(DOCUMENT TEXT)
Re: preserving forensic information when we freeze

From: Tom Lane <tgl(at)sss(dot)pgh(dot)pa(dot)us>
To: Andres Freund <andres(at)2ndquadrant(dot)com>
Cc: Robert Haas <robertmhaas(at)gmail(dot)com>, Greg Stark <stark(at)mit(dot)edu>, Alvaro Herrera <alvherre(at)2ndquadrant(dot)com>, PostgreSQL-development <pgsql-hackers(at)postgresql(dot)org>, Stephen Frost <sfrost(at)snowman(dot)net>, Jim Nasby <jim(at)nasby(dot)net>
Subject: Re: preserving forensic information when we freeze
Date: 2014-01-02 19:44:34
Message-ID: 14138.1388691874@sss.pgh.pa.us
Views: Raw Message | Whole Thread | Download mbox | Resend email
Thread:
Lists: pgsql-hackers

Andres Freund <andres(at)2ndquadrant(dot)com> writes:
> On 2014-01-02 12:46:34 -0500, Tom Lane wrote:
>> For real
>> forensics work, you need to be able to see all tuples, which makes me
>> think that something akin to pgstattuple is the right API; that is "return
>> a set of the header info for all tuples on such-and-such pages of this
>> relation". That should dodge any performance problem, because the
>> heap_open overhead could be amortized across lots of tuples, and it also
>> sidesteps all problems with adding new system columns.

> The biggest problem with such an API is that it's painful to use - I've
> used pageinspect a fair bit, and not being able to easily get the
> content of the rows you're looking at makes it really far less useful in
> many scenarios. That could partially be improved by a neater API

Surely. Why couldn't you join against the table on ctid?

> And I really don't see any page-at-a-time access that's going to be
> convenient.

As I commented to Robert, the page-at-a-time behavior of pageinspect
is not an API detail we'd want to copy for this. I envision something
like

select hdr.*, foo.*
from tuple_header_details('foo'::regclass) as hdr
left join foo on hdr.ctid = foo.ctid;

On a large table you might want a version that restricts its scan
to pages M through N, but that's just optimization. More useful
would be to improve the planner's intelligence about joins on ctid ...

(WRITTEN PROBLEM A) Reproduce the mailing list message in full, word for word.
The mailing list message has nothing to do with the listing.

(DATASET)
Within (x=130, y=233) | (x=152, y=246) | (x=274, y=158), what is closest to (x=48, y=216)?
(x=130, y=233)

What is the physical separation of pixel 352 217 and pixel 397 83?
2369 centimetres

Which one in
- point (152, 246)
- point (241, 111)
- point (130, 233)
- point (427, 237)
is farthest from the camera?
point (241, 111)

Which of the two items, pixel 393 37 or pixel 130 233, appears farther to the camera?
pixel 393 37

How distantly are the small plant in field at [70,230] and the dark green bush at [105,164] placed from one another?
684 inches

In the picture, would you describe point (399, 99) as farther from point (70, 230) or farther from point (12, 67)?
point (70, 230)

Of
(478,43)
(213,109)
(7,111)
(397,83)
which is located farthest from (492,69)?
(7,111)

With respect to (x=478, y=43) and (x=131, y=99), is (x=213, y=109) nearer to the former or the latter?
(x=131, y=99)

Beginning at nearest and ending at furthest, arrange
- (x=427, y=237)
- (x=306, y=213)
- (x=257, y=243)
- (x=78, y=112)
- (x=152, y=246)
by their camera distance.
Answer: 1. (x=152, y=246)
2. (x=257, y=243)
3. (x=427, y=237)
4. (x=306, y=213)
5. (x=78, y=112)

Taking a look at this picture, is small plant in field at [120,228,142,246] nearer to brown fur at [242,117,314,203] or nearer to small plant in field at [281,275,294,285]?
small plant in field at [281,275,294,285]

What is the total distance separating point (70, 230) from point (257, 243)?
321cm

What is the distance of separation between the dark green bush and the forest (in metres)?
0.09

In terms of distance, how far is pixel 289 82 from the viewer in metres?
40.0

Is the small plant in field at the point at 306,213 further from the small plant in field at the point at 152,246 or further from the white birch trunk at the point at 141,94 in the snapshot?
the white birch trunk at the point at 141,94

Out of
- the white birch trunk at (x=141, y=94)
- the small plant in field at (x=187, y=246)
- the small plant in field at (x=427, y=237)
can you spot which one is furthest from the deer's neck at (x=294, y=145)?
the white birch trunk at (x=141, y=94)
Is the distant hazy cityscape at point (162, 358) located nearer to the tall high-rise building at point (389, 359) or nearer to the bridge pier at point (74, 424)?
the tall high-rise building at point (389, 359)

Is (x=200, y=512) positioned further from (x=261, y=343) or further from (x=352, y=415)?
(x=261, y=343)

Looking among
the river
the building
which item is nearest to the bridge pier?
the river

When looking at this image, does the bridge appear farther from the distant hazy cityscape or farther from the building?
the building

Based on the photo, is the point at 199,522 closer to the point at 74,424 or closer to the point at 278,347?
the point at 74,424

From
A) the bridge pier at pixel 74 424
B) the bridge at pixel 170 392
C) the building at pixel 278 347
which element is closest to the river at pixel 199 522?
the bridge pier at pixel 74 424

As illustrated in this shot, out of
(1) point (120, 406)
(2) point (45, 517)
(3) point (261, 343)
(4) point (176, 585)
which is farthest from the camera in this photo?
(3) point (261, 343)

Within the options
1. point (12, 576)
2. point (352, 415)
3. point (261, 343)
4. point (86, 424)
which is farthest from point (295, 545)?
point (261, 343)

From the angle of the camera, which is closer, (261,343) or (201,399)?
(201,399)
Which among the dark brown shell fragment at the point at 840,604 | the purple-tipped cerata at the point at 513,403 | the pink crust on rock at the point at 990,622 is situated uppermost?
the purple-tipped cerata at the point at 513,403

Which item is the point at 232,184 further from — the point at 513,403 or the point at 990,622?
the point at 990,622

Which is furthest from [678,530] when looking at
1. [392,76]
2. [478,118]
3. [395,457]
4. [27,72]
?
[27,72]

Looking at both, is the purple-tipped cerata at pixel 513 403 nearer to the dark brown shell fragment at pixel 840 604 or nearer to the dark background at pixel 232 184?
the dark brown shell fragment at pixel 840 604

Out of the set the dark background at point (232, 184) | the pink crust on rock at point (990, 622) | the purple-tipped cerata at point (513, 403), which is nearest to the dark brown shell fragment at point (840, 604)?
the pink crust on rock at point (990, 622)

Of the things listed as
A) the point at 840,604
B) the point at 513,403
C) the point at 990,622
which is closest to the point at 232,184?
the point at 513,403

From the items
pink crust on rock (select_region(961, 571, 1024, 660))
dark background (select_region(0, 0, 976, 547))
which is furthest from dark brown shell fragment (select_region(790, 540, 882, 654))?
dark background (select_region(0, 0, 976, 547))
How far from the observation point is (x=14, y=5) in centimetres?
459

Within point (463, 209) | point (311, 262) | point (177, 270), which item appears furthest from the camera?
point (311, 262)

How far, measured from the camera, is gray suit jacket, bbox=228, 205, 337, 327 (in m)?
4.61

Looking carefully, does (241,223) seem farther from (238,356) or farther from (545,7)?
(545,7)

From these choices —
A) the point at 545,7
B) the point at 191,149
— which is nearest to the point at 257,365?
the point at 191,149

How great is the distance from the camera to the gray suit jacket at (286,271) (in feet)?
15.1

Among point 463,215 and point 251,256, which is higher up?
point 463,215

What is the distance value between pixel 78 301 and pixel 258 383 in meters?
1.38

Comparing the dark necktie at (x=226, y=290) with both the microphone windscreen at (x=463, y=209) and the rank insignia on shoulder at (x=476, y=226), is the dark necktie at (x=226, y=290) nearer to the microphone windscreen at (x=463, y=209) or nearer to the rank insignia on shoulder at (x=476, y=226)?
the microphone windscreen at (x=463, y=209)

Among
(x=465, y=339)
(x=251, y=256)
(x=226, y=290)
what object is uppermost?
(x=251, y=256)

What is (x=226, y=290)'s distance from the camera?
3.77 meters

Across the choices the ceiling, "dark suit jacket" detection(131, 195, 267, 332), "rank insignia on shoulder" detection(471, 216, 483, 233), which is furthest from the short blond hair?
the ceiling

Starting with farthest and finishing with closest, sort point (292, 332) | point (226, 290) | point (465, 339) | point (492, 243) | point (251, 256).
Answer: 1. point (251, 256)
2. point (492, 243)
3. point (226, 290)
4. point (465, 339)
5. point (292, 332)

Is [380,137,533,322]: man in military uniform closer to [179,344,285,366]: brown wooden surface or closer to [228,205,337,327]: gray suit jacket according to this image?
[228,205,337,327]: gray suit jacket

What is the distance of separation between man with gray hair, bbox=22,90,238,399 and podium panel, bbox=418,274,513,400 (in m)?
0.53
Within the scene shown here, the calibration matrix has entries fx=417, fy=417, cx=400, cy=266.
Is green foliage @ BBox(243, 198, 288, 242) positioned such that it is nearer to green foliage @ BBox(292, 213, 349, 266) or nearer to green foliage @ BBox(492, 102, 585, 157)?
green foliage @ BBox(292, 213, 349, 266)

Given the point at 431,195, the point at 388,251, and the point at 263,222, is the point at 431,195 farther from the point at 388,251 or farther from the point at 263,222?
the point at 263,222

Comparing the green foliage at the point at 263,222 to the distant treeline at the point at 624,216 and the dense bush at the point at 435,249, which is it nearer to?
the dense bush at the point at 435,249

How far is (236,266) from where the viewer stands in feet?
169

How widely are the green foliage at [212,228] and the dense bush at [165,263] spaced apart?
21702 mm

(WRITTEN PROBLEM B) Turn the lines of the listing from the line with "In the picture, would" up to and including the line with "5. (x=78, y=112)" into a Markdown table with the columns Row and Line. Number each row and leave out blank lines.

(FINAL RESULT A)
Re: preserving forensic information when we freeze

From: Tom Lane <tgl(at)sss(dot)pgh(dot)pa(dot)us>
To: Andres Freund <andres(at)2ndquadrant(dot)com>
Cc: Robert Haas <robertmhaas(at)gmail(dot)com>, Greg Stark <stark(at)mit(dot)edu>, Alvaro Herrera <alvherre(at)2ndquadrant(dot)com>, PostgreSQL-development <pgsql-hackers(at)postgresql(dot)org>, Stephen Frost <sfrost(at)snowman(dot)net>, Jim Nasby <jim(at)nasby(dot)net>
Subject: Re: preserving forensic information when we freeze
Date: 2014-01-02 19:44:34
Message-ID: 14138.1388691874@sss.pgh.pa.us
Views: Raw Message | Whole Thread | Download mbox | Resend email
Thread:
Lists: pgsql-hackers

Andres Freund <andres(at)2ndquadrant(dot)com> writes:
> On 2014-01-02 12:46:34 -0500, Tom Lane wrote:
>> For real
>> forensics work, you need to be able to see all tuples, which makes me
>> think that something akin to pgstattuple is the right API; that is "return
>> a set of the header info for all tuples on such-and-such pages of this
>> relation". That should dodge any performance problem, because the
>> heap_open overhead could be amortized across lots of tuples, and it also
>> sidesteps all problems with adding new system columns.

> The biggest problem with such an API is that it's painful to use - I've
> used pageinspect a fair bit, and not being able to easily get the
> content of the rows you're looking at makes it really far less useful in
> many scenarios. That could partially be improved by a neater API

Surely. Why couldn't you join against the table on ctid?

> And I really don't see any page-at-a-time access that's going to be
> convenient.

As I commented to Robert, the page-at-a-time behavior of pageinspect
is not an API detail we'd want to copy for this. I envision something
like

select hdr.*, foo.*
from tuple_header_details('foo'::regclass) as hdr
left join foo on hdr.ctid = foo.ctid;

On a large table you might want a version that restricts its scan
to pages M through N, but that's just optimization. More useful
would be to improve the planner's intelligence about joins on ctid ...

(FINAL RESULT B)
| Row | Line |
|---|---|
| 1 | In the picture, would you describe point (399, 99) as farther from point (70, 230) or farther from point (12, 67)? |
| 2 | point (70, 230) |
| 3 | Of |
| 4 | (478,43) |
| 5 | (213,109) |
| 6 | (7,111) |
| 7 | (397,83) |
| 8 | which is located farthest from (492,69)? |
| 9 | (7,111) |
| 10 | With respect to (x=478, y=43) and (x=131, y=99), is (x=213, y=109) nearer to the former or the latter? |
| 11 | (x=131, y=99) |
| 12 | Beginning at nearest and ending at furthest, arrange |
| 13 | - (x=427, y=237) |
| 14 | - (x=306, y=213) |
| 15 | - (x=257, y=243) |
| 16 | - (x=78, y=112) |
| 17 | - (x=152, y=246) |
| 18 | by their camera distance. |
| 19 | Answer: 1. (x=152, y=246) |
| 20 | 2. (x=257, y=243) |
| 21 | 3. (x=427, y=237) |
| 22 | 4. (x=306, y=213) |
| 23 | 5. (x=78, y=112) |